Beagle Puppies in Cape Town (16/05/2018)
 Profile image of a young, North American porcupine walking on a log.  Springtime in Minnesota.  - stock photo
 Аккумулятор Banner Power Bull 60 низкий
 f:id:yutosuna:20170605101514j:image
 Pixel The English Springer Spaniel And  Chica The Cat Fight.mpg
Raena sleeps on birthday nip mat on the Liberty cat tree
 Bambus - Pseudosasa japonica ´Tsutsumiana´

════════════════

Report every line of the entries that carries the word "image".

ANSWER TO THIS TASK.
 Profile image of a young, North American porcupine walking on a log.  Springtime in Minnesota.  - stock photo
 f:id:yutosuna:20170605101514j:image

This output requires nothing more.